2007年05月11日

10.反対咬合の治療

不正咬合の矯正治療について,少し具体的に説明してみたい.まず最初に取り上げるのは「反対咬合」である.これは俗に受け口と呼ばれ,文字どおり上下の前歯が通常とは反対にかんでいる状態を表している.程度がひどくなれば,前歯で咬み切れない,発音がうまくできない,唇が閉じにくいなどの機能的な障害を伴うようになる.

反対咬合の治療に際しては,顎骨の不調和の有無を見極めることが重要だ.それによって治療の難しさや進め方が異なるからである.

まず,顎骨に問題がない場合は,治療は比較的容易である.前歯が生える時に何らかのきっかけで方向が変わり,反対咬合になった可能性が高いと考えられるからだ.このタイプに属する乳歯の反対咬合は,前歯の交換期にかなりの割合で自然に改善する.治療法としては,主にマルチブラケット装置(個々の歯の表面に接着剤でつける金属製やセラミックス製の数㍉角の小さな装置)という口の中の装置だけを用い,形状記憶合金などでできたワイヤーの弾性を利用して上の前歯を外側に動かす方法が一般的だ.しかも,短期間で改善し,再発の危険性も低い.子供の場合には,思春期前の第1期治療だけで良い結果が得られ,思春期後の第2期治療を省略することも少なくない.

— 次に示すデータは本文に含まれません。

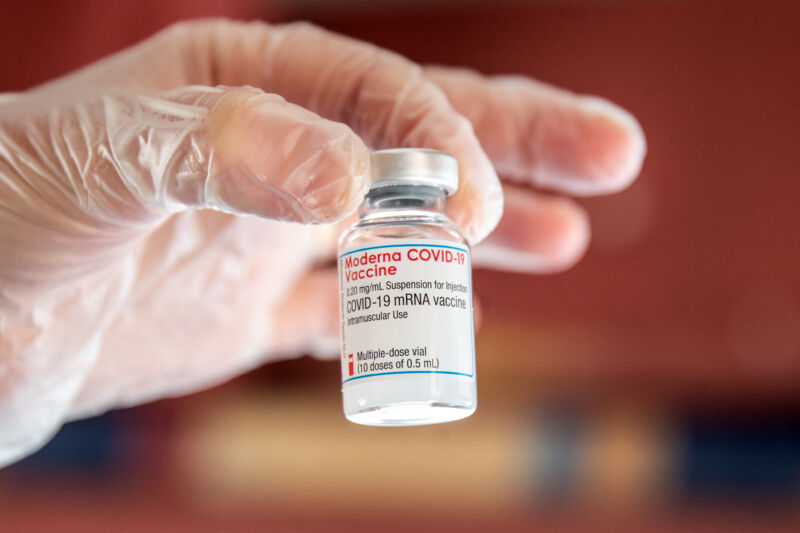 Extreme close-up photo of a gloved hand holding a tiny jar.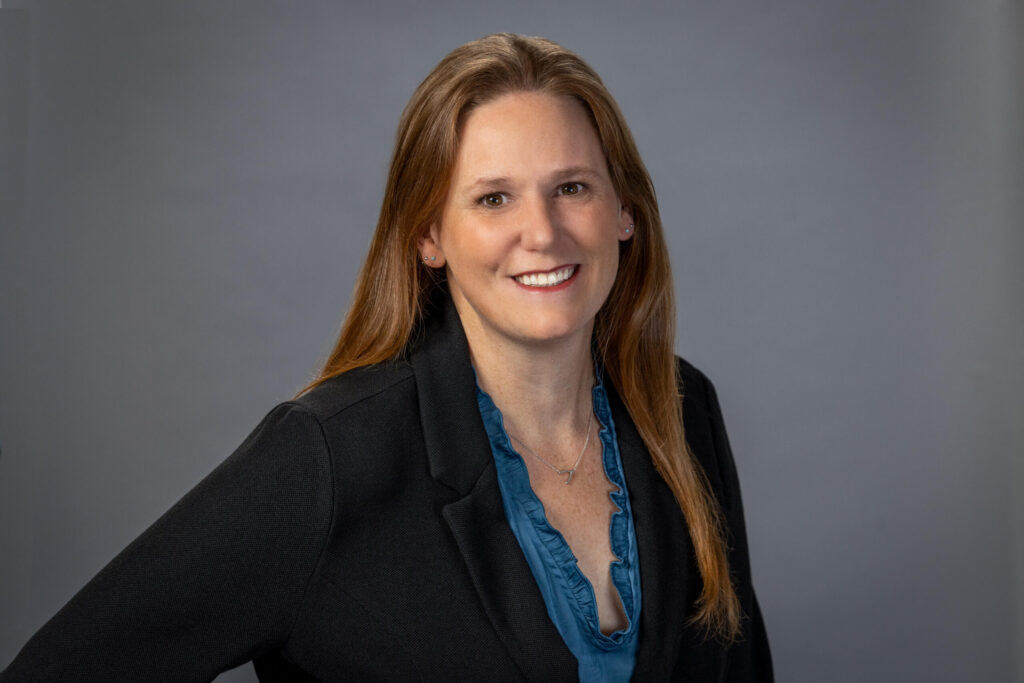 woman poses in teal shirt with black blazer against a grey background in studio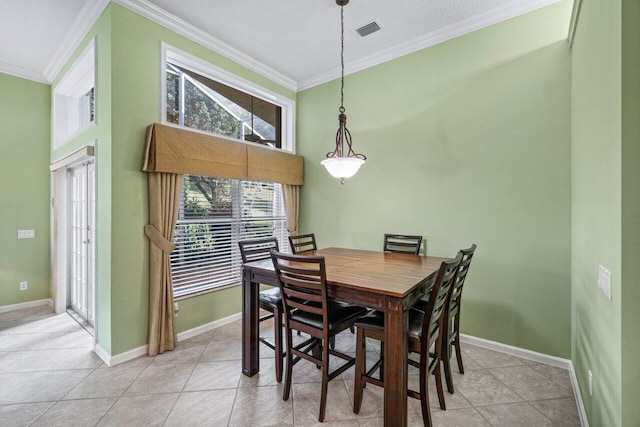 tiled dining area featuring crown molding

一方,上顎が小さい,下顎が大きいなど,顎骨に問題がある反対咬合は「下顎前突」とも呼ばれ,その程度がひどくなるにつれて治療の難しさも増す.遺伝的傾向が認められることが多く,乳歯から永久歯に代わる時に自然に良くなることはまずない.子供の場合には,第1期治療において,口の中だけではなく外につける装置も併用して,顎骨のバランスを整えながら反対咬合を改善する方法がとられる.もし,その後の成長観察期に再発した場合には,第2期治療においてマルチブラケット装置を用いて細部にわたる修正が行われる.なお,患者さんには敬遠されているが,第1期治療で用いられる口の外につける装置としては,上顎の成長を促すための前方けん引装置(上顎を前に引き出すようなゴムの力を伝えるキャッチャー・マスク様の装置)が効果的である.下顎骨の成長を抑えるために用いられていたチンキャップ装置(下顎を後退させるようなゴムの力を伝える帽子型の装置)は,以前ほどは使われなくなってきている.また,顎骨の不調和が極めて著しく,「顎変形症」の域に達している子供に対しては,あえて第1期治療は行わず,顎骨の成長が停止するのを見届けた上で,外科手術によって上顎を前に出したり,下顎を後退させるなどの「外科的矯正」を行うのが確実な方法だ.